On Wed, Aug 24, 2005 at 06:20:30PM -0700, Chris Wright wrote:
> static inline int security_ptrace (struct task_struct * parent, struct task_struct * child)
> {
> +#ifdef CONFIG_SECURITY
> return security_ops->ptrace (parent, child);
> +#else
> + return cap_ptrace (parent, child);
> +#endif
> +
> }
The discussion about composing with commoncap made me think about whether
this is the best way to do this. It seems that we're heading towards a
requirement that every module internally compose with commoncap.
If so (apart from the obvious correctness issues when they don't) it's work
for each module and composing N of them under stacker obviously creates
overhead.
Would the following not be a better approach?

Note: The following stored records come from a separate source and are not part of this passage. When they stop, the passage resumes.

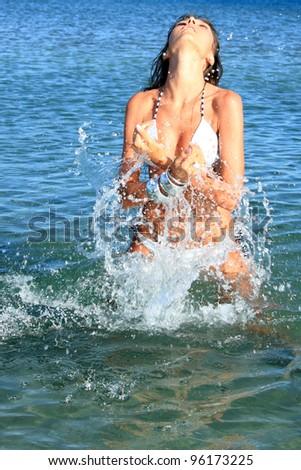 Sexy bikini model having fun in the ocean on vacation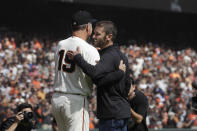 San Francisco Giants manager Bruce Bochy, left, hugs his son, former Giants pitcher Brett Bochy, after the ceremonial first pitch before a baseball game between the Giants and the Los Angeles Dodgers in San Francisco, Sunday, Sept. 29, 2019. (AP Photo/Jeff Chiu)
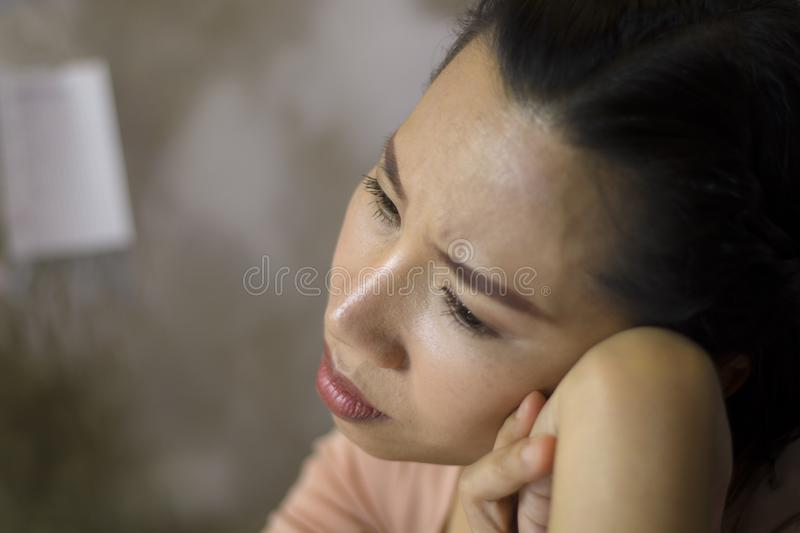 Asian woman worker suffering from hurt,fatigue, pain at neck, muscle, stressed during working with laptop for a long time, Office. Asian woman worker suffering royalty free stock images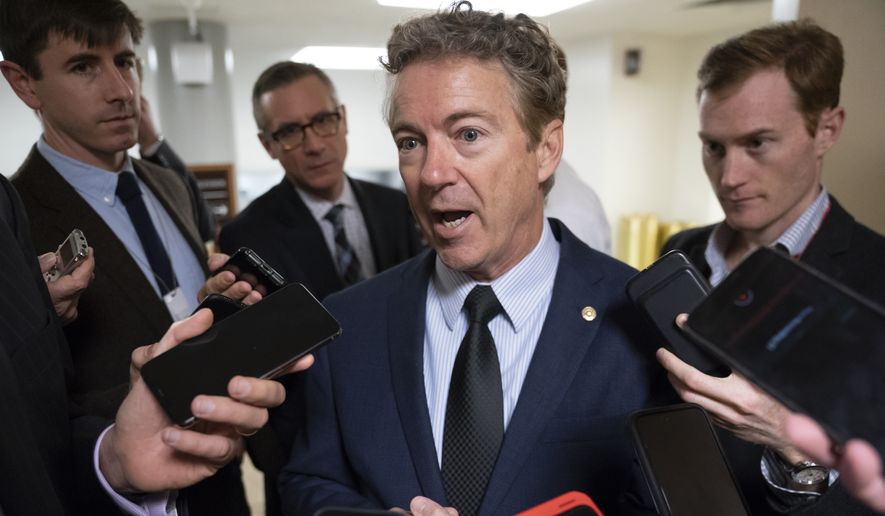 Sen. Rand Paul, R-Ky., responds to reporters at the Capitol after he threatened to reveal the name of the Ukraine whistleblower who helped initiate the impeachment inquiry against President Donald Trump by providing details of Trump's call with the Ukrainian president, in Washington, Wednesday, Nov. 6, 2019. (AP Photo/J. Scott Applewhite)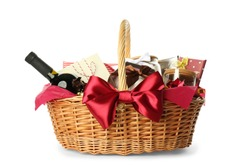 Wicker basket full of gifts isolated on white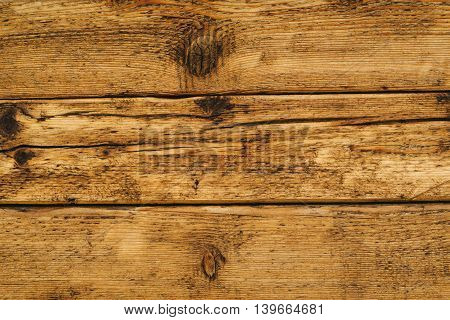 Wet wooden floor board surface of solid rustic wood planks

static inline int security_ptrace (struct task_struct * parent, struct task_struct * child)
{
int ret;
ret=cap_ptrace (parent, child);
#ifdef CONFIG_SECURITY
if (!ret && security_ops->ptrace)
ret=security_ops->ptrace(parent, child);
#endif
return ret;
}
If every module is already internally composing, there shouldn't be a
performance cost for the additional branch inside the #ifdef.
I havn't looked at every single hook and it's users to see if this would
cause a problem. I noticed SELinux calls sec->capget() post rather than pre
it's processing which may be an issue.